In 2020 werkte Saint-Mard bijvoorbeeld samen met het Franse Smart Equipment Technology (SET) dat machines bouwt om testen te doen op precisie-elektronica, flip-chip bonding en assemblagelijnen. In de cleanroom van TaiPro kwam een demomachine van SET waarmee TaiPro elektronische componenten met een precisie van 3 micrometer kon assembleren. “SET leende ons de uitrusting en wij deden demo’s voor potentiële klanten. Voor SET France deden we ook kleine volumeproducties. Zo haalden we beiden nieuwe business binnen.”
Participatief
De pandemie had ook andere effecten, aldus Saint-Mard die het een ‘opportuniteit tot reflectie’ noemt. Het deed mensen beseffen dat ze moeten doen wat ze graag doen, ook op het werk. In een lokaal achter het magazijn bevinden zich fitness-toestellen en een divan. Elke week geeft een trainer er een uur intensieve spieroefeningen maar medewerkers kunnen er in de week ook terecht.
“Doen wat goed is voor jezelf én de groep. Mensen die gedragen zijn door een project hebben een andere ingesteldheid. Participatief.” inds begin augustus mogen medewerkers in het bedrijf 10% van hun tijd besteden aan een eigen verbeterproject. “Alle voorstellen zijn welkom. Het is zelfs niet noodzakelijk een technologie- of ingenieursproject.” Er lopen vandaag twee projecten. Het ene stroomlijnt de verschillende versies van projecten van het bedrijf. Het tweede is een puur boekhoudproject.
Economisch innoveren
"Wat me wellicht in de cursus aan de universiteit ontbrak was hoe je een project beheert. En hoe je als ingenieur moet focussen op de vraag en niet op wat interessant is maar er precies naast ligt”, bedenkt Saint-Mard. Zet je als ingenieur tien uur meer op een project dan doe je dat gewoon. Als ondernemer is zoiets echter zeer moeilijk te beheren.
Hij weet dat ingenieurs tijdens hun studie nu meer projectwerk doen dan vroeger. “Maar het is niet evident om daarin reeds het economisch aspect mee te nemen. Wat kost het om net iets meer te doen? Volgens de ‘offerte’ werken vergt een aanhoudende inspanning. “Voor innoverende producten is dat proces nog niet echt goed gekend. Op een of andere manier -software?- moet dat makkelijker gemaakt worden. Misschien moet een ingenieur eerst zes maanden als zelfstandige aan de slag gaan om dat te begrijpen.”

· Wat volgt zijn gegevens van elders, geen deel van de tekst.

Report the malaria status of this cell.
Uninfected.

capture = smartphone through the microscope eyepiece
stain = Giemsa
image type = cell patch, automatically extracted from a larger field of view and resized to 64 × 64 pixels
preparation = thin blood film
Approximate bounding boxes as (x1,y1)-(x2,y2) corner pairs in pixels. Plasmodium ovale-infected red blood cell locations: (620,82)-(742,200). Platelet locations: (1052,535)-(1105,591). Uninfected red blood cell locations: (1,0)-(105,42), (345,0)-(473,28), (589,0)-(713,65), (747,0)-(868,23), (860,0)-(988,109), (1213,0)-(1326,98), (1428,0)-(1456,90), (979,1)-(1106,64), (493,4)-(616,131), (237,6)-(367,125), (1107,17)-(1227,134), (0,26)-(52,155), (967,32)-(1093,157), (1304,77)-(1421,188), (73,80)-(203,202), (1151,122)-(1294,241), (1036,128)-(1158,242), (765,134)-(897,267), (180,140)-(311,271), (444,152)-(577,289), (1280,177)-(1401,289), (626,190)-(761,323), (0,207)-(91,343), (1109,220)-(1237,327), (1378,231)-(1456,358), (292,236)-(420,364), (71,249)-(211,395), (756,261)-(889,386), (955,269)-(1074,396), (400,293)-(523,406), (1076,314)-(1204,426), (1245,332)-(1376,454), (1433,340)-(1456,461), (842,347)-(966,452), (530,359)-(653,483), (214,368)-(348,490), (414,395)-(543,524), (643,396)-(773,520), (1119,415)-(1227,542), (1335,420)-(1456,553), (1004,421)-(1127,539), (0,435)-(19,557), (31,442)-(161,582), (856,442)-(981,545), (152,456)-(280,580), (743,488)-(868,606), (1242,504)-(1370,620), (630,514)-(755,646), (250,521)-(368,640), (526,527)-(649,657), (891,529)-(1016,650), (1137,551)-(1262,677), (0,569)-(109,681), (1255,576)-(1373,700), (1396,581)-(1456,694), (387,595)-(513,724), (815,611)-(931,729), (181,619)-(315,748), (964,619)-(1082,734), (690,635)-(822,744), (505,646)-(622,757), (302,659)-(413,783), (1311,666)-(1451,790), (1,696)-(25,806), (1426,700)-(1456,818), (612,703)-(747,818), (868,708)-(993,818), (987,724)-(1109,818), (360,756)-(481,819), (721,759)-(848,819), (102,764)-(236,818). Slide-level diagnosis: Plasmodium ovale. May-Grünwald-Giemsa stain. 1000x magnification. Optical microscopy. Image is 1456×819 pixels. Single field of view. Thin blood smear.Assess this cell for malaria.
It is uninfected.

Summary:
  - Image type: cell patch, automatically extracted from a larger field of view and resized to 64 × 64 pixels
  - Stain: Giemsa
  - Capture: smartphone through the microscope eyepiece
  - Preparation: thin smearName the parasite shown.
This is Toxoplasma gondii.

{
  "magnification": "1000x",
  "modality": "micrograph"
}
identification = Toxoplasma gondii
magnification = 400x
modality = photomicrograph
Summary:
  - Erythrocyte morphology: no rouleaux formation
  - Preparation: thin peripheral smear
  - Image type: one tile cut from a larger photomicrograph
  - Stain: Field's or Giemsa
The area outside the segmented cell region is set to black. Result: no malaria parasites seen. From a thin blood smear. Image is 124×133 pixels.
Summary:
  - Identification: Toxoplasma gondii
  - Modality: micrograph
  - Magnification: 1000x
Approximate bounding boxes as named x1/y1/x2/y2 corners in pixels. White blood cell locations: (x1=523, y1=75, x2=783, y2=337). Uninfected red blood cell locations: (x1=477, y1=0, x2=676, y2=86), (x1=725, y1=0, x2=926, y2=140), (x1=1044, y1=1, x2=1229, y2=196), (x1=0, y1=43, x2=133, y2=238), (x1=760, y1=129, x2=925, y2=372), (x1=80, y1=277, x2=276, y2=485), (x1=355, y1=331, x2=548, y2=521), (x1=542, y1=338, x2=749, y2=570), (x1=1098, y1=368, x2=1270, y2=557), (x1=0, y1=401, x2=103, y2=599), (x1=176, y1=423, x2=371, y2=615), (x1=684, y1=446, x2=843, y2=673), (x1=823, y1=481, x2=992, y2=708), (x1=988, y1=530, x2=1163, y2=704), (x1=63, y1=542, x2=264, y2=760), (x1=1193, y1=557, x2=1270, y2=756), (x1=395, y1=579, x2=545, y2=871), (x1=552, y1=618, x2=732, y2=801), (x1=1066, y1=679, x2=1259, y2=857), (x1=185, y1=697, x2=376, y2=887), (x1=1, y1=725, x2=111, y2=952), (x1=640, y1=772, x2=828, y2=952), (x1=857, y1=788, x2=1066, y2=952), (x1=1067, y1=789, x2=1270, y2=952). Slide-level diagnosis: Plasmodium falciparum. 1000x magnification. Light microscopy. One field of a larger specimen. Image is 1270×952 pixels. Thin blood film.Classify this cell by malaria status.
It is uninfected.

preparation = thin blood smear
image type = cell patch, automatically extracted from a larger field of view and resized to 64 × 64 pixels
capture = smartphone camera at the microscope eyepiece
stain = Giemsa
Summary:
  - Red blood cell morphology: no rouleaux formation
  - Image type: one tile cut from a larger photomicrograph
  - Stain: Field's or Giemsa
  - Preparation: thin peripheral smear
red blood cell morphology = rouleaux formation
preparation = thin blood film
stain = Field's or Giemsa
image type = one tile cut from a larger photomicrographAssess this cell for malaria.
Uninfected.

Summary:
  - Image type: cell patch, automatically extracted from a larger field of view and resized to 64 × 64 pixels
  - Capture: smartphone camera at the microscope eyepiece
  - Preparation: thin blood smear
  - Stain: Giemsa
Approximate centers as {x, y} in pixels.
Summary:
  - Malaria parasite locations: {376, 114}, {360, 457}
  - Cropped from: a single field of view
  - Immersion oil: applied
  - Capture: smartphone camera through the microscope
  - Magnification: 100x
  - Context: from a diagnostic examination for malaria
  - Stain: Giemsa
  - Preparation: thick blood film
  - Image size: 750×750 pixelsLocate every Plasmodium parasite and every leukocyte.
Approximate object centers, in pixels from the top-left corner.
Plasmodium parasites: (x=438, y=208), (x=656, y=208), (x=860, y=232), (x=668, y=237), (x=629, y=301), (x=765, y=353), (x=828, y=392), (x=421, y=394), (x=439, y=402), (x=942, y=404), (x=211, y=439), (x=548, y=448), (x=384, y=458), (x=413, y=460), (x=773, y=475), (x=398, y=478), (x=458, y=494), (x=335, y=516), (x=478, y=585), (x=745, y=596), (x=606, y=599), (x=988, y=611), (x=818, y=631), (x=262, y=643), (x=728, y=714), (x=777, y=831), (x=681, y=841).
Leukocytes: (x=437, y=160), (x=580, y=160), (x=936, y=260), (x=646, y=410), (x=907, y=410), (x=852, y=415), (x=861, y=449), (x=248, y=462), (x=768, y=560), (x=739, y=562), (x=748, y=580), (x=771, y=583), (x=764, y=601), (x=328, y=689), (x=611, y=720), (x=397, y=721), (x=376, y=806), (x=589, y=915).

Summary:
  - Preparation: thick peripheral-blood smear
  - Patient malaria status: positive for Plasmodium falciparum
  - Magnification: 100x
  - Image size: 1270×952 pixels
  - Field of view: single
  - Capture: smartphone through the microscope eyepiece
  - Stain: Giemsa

“Wees klantgericht, met oog voor je eigen tevredenheid én dat van je omgeving, je klanten, je ploeg. Vergeet niet dat je toeleverancier soms even belangrijk is als je klant.” In een verdere toekomst wil Saint-Mard nog wel enkele filialen opzetten om niches te bedienen. “Waar precies, dat houden we nog even stil. Werken moet leuk zijn. De rest heeft niet zó'n belang.